其中 (b.stock_tracker) ='WK06 GABONA'
按1组

Query 3:

查询3:
选择
a.Stock_Tracker
,b.Stock_Tracker
,SUM(a.Qty_Invoiced)作为Qty_Invoiced
,SUM(a.Qty_Received)作为Qty_Received
,SUM(b.Qty_Shipped)作为Qty_Shipped

从 `strange-bird-366417.financial_data.stock_tracker_max` a 左连接
(选择Stock_Tracker,Sum(Qty_Shipped)作为Qty_Shipped从 `strange-bird-366417.financial_data.tbl_shipment_data_final` 按1组) b 
on a.Stock_Tracker = b.Stock_Tracker 

其中 (a.stock_tracker) ='WK06 GABONA'
按1组

这是您的翻译结果,没有包含任何额外的内容。

英文:

I am trying to do a simple join of two different tables stock_tracker_max and tbl_shipment_data_final. However, one of the SUMs I get post join is completely wrong.

Query 1:

SELECT 

a.Stock_Tracker
,SUM(a.Qty_Invoiced) as Qty_Invoiced
,SUM(a.Qty_Received) as Qty_Received


FROM `strange-bird-366417.financial_data.stock_tracker_max` a

where (a.stock_tracker) ='WK06 GABONA'
group by 1

Query 2:

SELECT 

b.Stock_Tracker
,SUM(b.Qty_Shipped) as Qty_Shipped


FROM `strange-bird-366417.financial_data.tbl_shipment_data_final`  b 

where (b.stock_tracker) ='WK06 GABONA'
group by 1

Query 3:

SELECT 

a.Stock_Tracker
,b.Stock_Tracker
,SUM(a.Qty_Invoiced) as Qty_Invoiced
,SUM(a.Qty_Received) as Qty_Received
,SUM(b.Qty_Shipped) as Qty_Shipped


FROM `strange-bird-366417.financial_data.stock_tracker_max` a LEFT JOIN (SELECT Stock_Tracker,Sum(Qty_Shipped) as Qty_Shipped from `strange-bird-366417.financial_data.tbl_shipment_data_final` group by 1) b 
on a.Stock_Tracker = b.Stock_Tracker 

where (a.stock_tracker) ='WK06 GABONA'
group by 1,2

I have simplified the task for the purposes of this exercise (this affects more than just one Stock_Tracker but I just filtered to make it simpler to explain). The first two queries in the above are when I query each table separately - I get the right data in both cases.

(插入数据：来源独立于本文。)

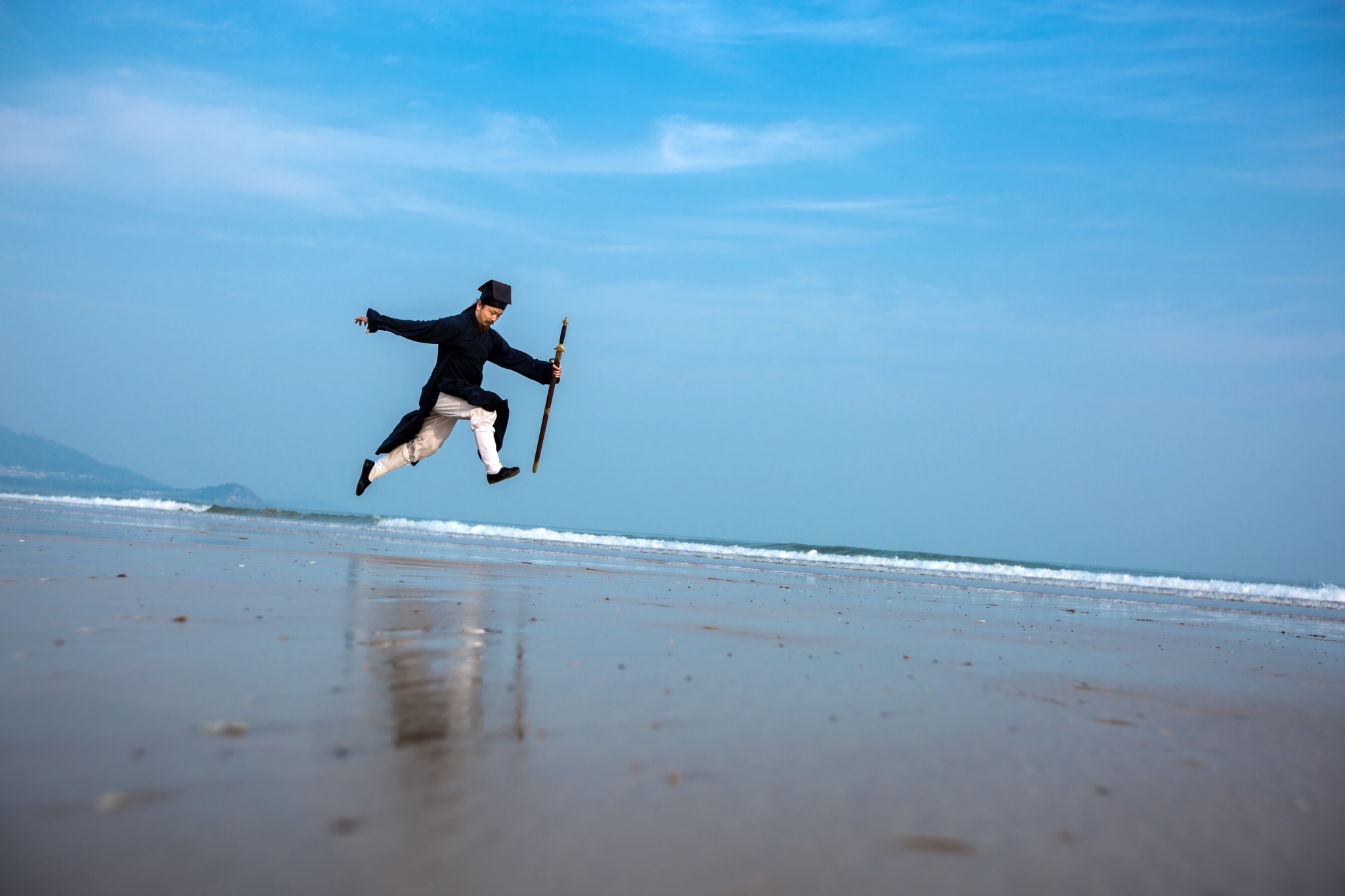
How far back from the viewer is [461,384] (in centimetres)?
952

However, in the third query (in the image above), when I try join the two tables, I get a completely incorrect value for column Qty_Shipped. The second query gives Qty_Shipped as 4338 but when I do the join this jumps up to 78084.

Both the first query and second query generate just one row (with the two having identical values for Stock_Tracker).

This is the third query's result:

LEFT JOIN生成了错误的SUM

I am struggling to understand what's causing the issue here.

答案1

得分: 2

以下是您要翻译的部分:

"对于每个 stock_tracker,您正在将每个 stock_tracker_max 行与其 tbl_shipment_data_final 的 sum 进行连接。因此,对于您示例中的 stock_tracker,会获得 shipment sum 十八次。通过首先对 stock_tracker 对两个表进行汇总,然后再加入结果。

SELECT
m.stock_tracker,
m.sum_qty_invoiced,
m.sum_qty_received,
f.sum_qty_shipped
FROM
(
SELECT
stock_tracker,
SUM(qty_invoiced) AS sum_qty_invoiced,
SUM(qty_received) AS sum_qty_received
FROM strange-bird-366417.financial_data.stock_tracker_max
WHERE stock_tracker = 'WK06 GABONA'
GROUP BY stock_tracker
) m
LEFT JOIN
(
SELECT
stock_tracker,
SUM(qty_shipped) AS sum_qty_shipped
FROM strange-bird-366417.financial_data.tbl_shipment_data_final
WHERE stock_tracker = 'WK06 GABONA'
GROUP BY stock_tracker
) f ON f.stock_tracker = m.stock_tracker
ORDER BY m.stock_tracker;

详细解释您的查询

这是为什么您的查询不起作用的原因。假设您有以下数据:

stock_tracker qty_invoiced qty_received
WK06 GABONA 10 10
WK06 GABONA 20 20

stock_tracker qty_shipped
WK06 GABONA 5
WK06 GABONA 7

现在,您首先对第二个表进行聚合:

stock_tracker qty_shipped
WK06 GABONA 12

然后,您将此结果与第一个表连接:

stock_tracker qty_invoiced qty_received qty_shipped
WK06 GABONA 10 10 12
WK06 GABONA 20 20 12

现在,再次进行聚合并构建最终的求和:

stock_tracker qty_invoiced qty_received qty_shipped
WK06 GABONA 30 30 24

您已经将第二个表的总和乘以第一个表中匹配行的数量。

英文:

For each stock_tracker, you are joining every stock_tracker_max row with their tbl_shipment_data_final sum. So, with eighteen stock_tracker_max rows for the stock_tracker in your example, you'll get the shipment sum eighteen times. By aggregating again down to one row for the stock_tracker, the resulting sum is hence eighteen times as big as the original sum.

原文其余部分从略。